The PYMNTS team caught up with experts in the payments field to ask them their views on industry trends, predictions for the coming year and what their ideal payments system looks like.
Paul Thomalla, Managing Director EMEA & SVP for ACI Worldwide, spoke to us about trends in payments, how those trends will evolve over the next five years and how payments standards are still regionalized and not viewed at on a global level — at least in 2015.
Below are excerpts from our conversation.
PT: I think the themes are easy. The challenges are quite regional-specific. The themes are immediate or real-time payments … blockchain — everyone is talking about blockchain, whether they understand it or not. And the third one is about APIs and trying to get the glue together. I think they are the key areas in 2015.
Generally, what people forget is: The reason that so many people have gone to immediate payments has very little to do with the business case, per se, of the bank right now. It’s generally about regulating because it’s good for the country or good for the region, and there’s a lot of rationale for taking all of the costs out.
In the U.S., it’s more about a commercial free spirit … which I don’t think needs swift change. Therefore, around the world you see a digital have and a digital have not.
I don’t think you’re going to get [an international] standardization anytime soon, so banks will want to move more quickly in regions. And then technology will glue it all together, and I think people will move quickly.
In 2020 … I think you’ll see immediate payments just about everywhere in the world. I think by then you will not see the silos that we have. Right now, we have cash, debit, credit, ACH [etc.]. You’ve got to believe by 2020 people will be saying “why? All I’m doing is moving value from A to B. Why do I need all these silos?” They will all [move] to immediate rails and that will save the banks fortunes. It will save the retailers fortunes.
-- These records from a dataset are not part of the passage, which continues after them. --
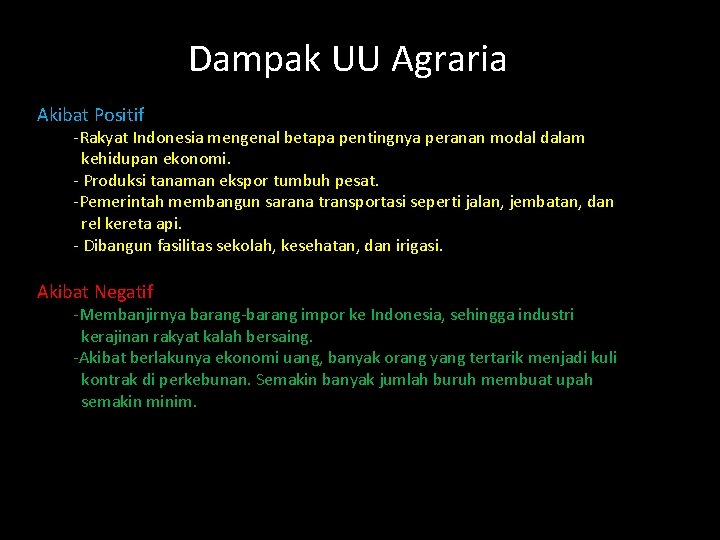 Dampak UU Agraria

Akibat Positif

-Rakyat Indonesia mengenal betapa pentingnya peranan modal dalam kehidupan ekonomi.

- Produksi tanaman ekspor tumbuh pesat.

-Pemerintah membangun sarana transportasi seperti jalan, jembatan, dan rel kereta api.

- Dibangun fasilitas sekolah, kesehatan, dan irigasi.

Akibat Negatif

-Membanjirnya barang-barang impor ke Indonesia, sehingga industri kerajinan rakyat kalah bersaing.

-Akibat berlakunya ekonomi uang, banyak orang yang tertarik menjadi kuli kontrak di perkebunan. Semakin banyak jumlah buruh membuat upah semakin minim.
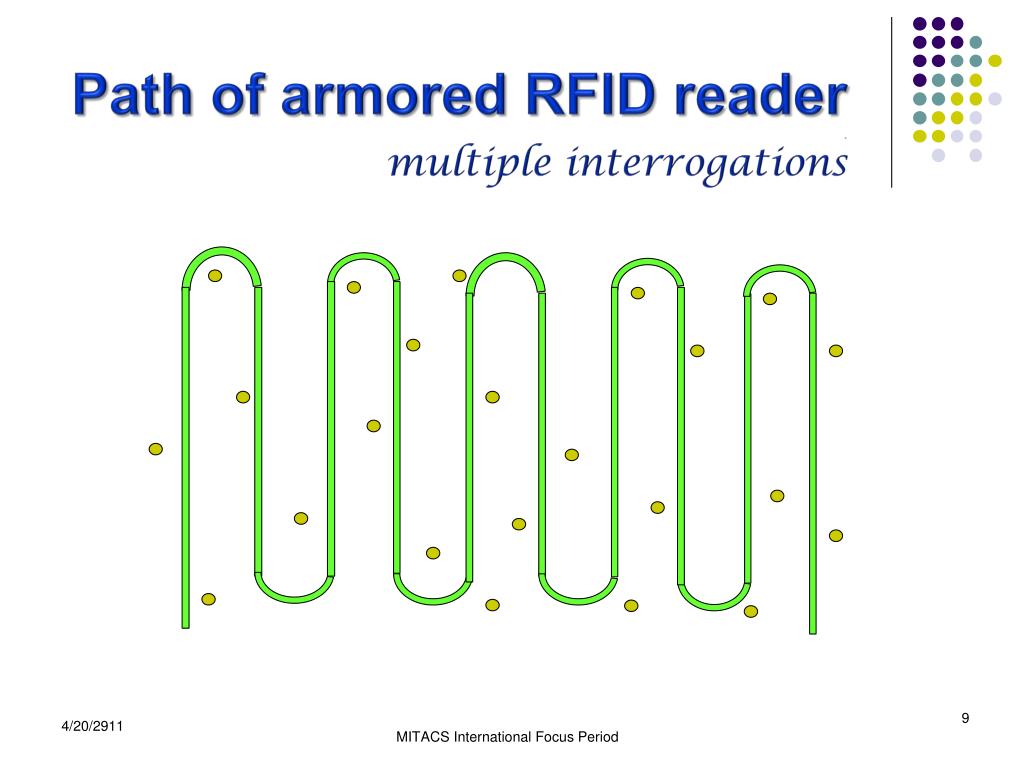 Path of armored RFID reader

multiple interrogations

4/20/2911

MITACS International Focus Period

9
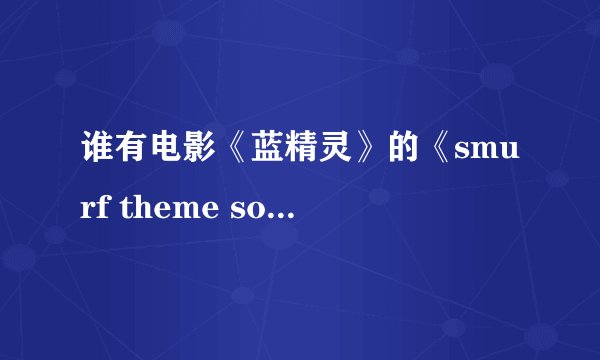 谁有电影《蓝精灵》的《smurf theme so...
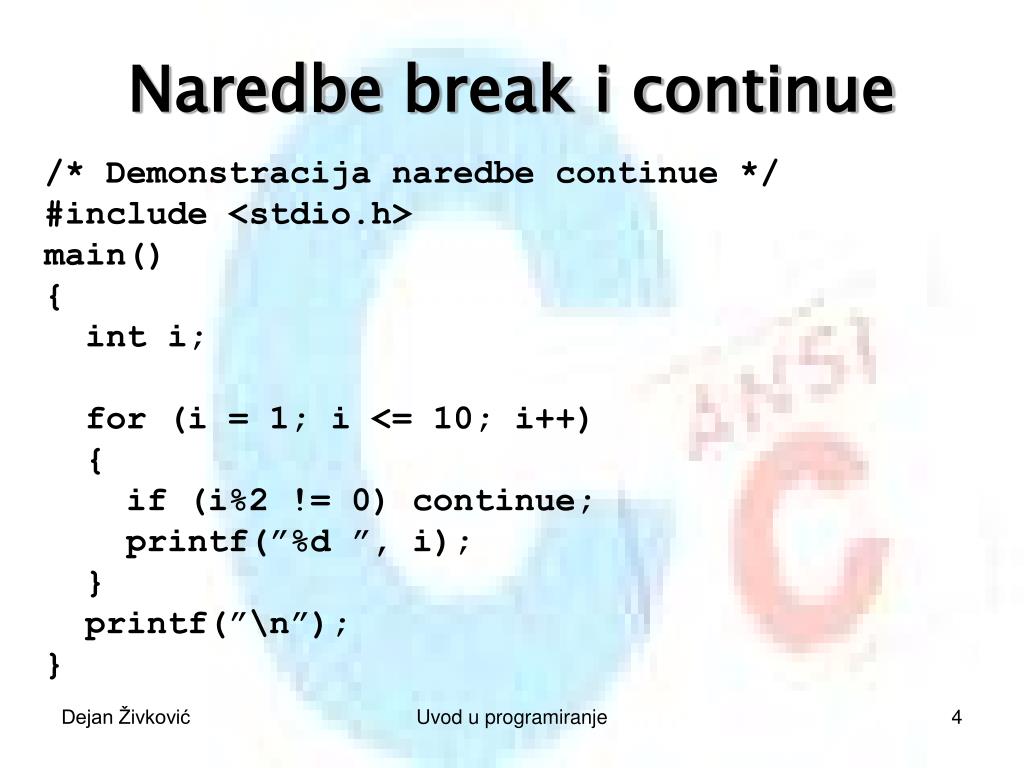 Naredbe break i continue

/* Demonstracija naredbe continue */
#include <stdio.h>
main()
{
  int i;

  for (i = 1; i <= 10; i++)
  {
    if (i%2 != 0) continue;
    printf(”%d ”, i);
  }
  printf(”\n”);
}

ANSI C

Dejan Živković

Uvod u programiranje

4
Right now payments is so old-fashioned we think of it as a thing in its own right. Whereas in 2020, we’ll probably not think about payments per se, it will be invisible. … If you think about payments as sort of like a loyalty program, I think that’s more the way it’s going to feel. There won’t be a conscious act. … It will be transparent. We won’t see it. And I think from a retailer’s point of view, or a service provider’s point of view, that will be a good thing.